Sunday, August 29, 2010
My first anvil
My little first anvil
I started making jewelry from very humble and simple beginnings. My tools were very limited to what I already owned and I did not have much to work with. My first teaching book was Ben Hunts silver smithing book. Ben teaches the Indian way of silversmithing. The older generation Indians were very resourceful,and still are, and made tools from found objects. They made stamps from valve stems, cement nails and bolts. or railroad spikes. Any metal thing that had a metal hardness was used. Their anvils were pieces of railroad iron. They worked off an old stump and pounded forming dents into the stump and mounted there railroad anvil to it.
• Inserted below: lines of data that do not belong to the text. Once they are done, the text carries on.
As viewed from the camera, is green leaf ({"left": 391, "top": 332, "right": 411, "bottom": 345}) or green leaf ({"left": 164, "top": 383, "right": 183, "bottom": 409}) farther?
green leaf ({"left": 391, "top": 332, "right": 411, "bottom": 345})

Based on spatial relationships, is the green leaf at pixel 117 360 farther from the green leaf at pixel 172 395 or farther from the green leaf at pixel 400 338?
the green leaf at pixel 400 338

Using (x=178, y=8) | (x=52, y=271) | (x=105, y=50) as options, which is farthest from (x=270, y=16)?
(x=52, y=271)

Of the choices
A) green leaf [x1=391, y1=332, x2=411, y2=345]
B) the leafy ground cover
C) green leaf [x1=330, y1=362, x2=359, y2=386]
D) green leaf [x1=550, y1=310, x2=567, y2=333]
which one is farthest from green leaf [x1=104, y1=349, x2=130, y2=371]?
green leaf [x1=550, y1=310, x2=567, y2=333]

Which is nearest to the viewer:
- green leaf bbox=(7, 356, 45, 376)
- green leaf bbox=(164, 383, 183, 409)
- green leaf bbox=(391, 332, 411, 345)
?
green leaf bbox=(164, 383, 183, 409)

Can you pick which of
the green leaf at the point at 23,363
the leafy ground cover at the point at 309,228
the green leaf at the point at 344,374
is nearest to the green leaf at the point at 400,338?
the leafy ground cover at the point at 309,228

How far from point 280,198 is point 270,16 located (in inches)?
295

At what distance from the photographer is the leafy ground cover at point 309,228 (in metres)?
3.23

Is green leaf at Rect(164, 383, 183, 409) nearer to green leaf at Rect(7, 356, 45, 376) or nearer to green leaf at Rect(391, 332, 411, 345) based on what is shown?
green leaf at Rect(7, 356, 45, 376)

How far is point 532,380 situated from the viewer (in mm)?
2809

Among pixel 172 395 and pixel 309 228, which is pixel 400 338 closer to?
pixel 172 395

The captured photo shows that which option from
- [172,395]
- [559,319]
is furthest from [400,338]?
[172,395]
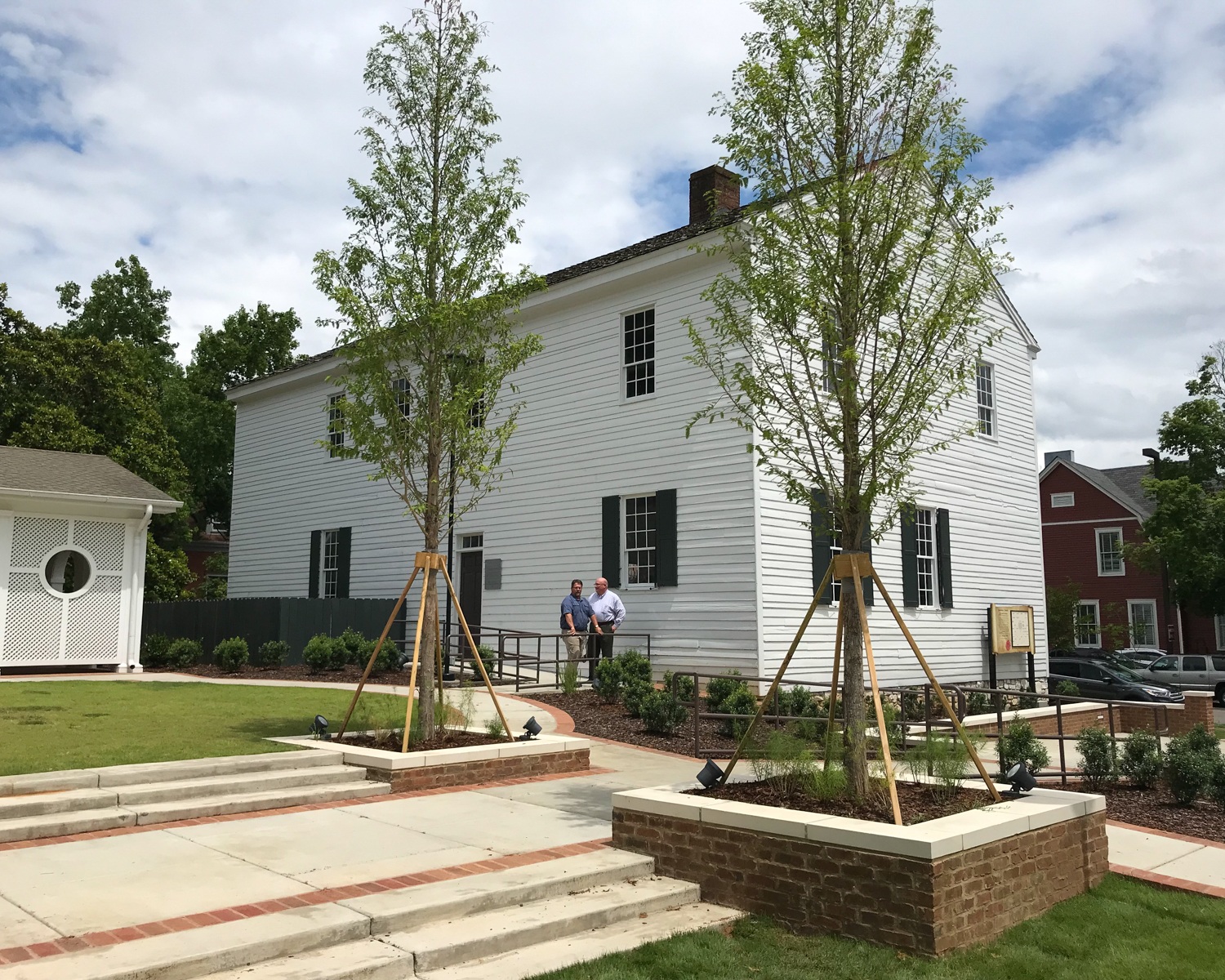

I went to the Albuquerque flea market every weekend. It was a very big flea market located on the New Mexico state fairground. One weekend I cam across a little anvil made from a piece of small railroad iron. It was probably from a mine as it was a lot smaller than train track. But it had been very abused and had even been welded on. The top had the welding marks on it and needed ground off and smoothed up. But it had been trimmed at each end to look like an anvil. The top was flat at one end and the other was tapered to a point. It was a perfect size for jewelry, I was excited to get it. I think I paid under ten dollars.
I took it home and cleaned it up and ground the welds off and smoothed the top. It was made from hardened steel and would ring a little. I wondered the history of this little anvil ,had it been a rail track in a gold mine?. I wondered how old it was and the history of it. I fell in love with old tools and retooling them for making jewelry. Much more meaning in a tool when it has been used for something else and has a old history. It is much more rewarding to find old tools and adapt them. Old tools were also well made with good metal and have a different feel. They speak to you from the past.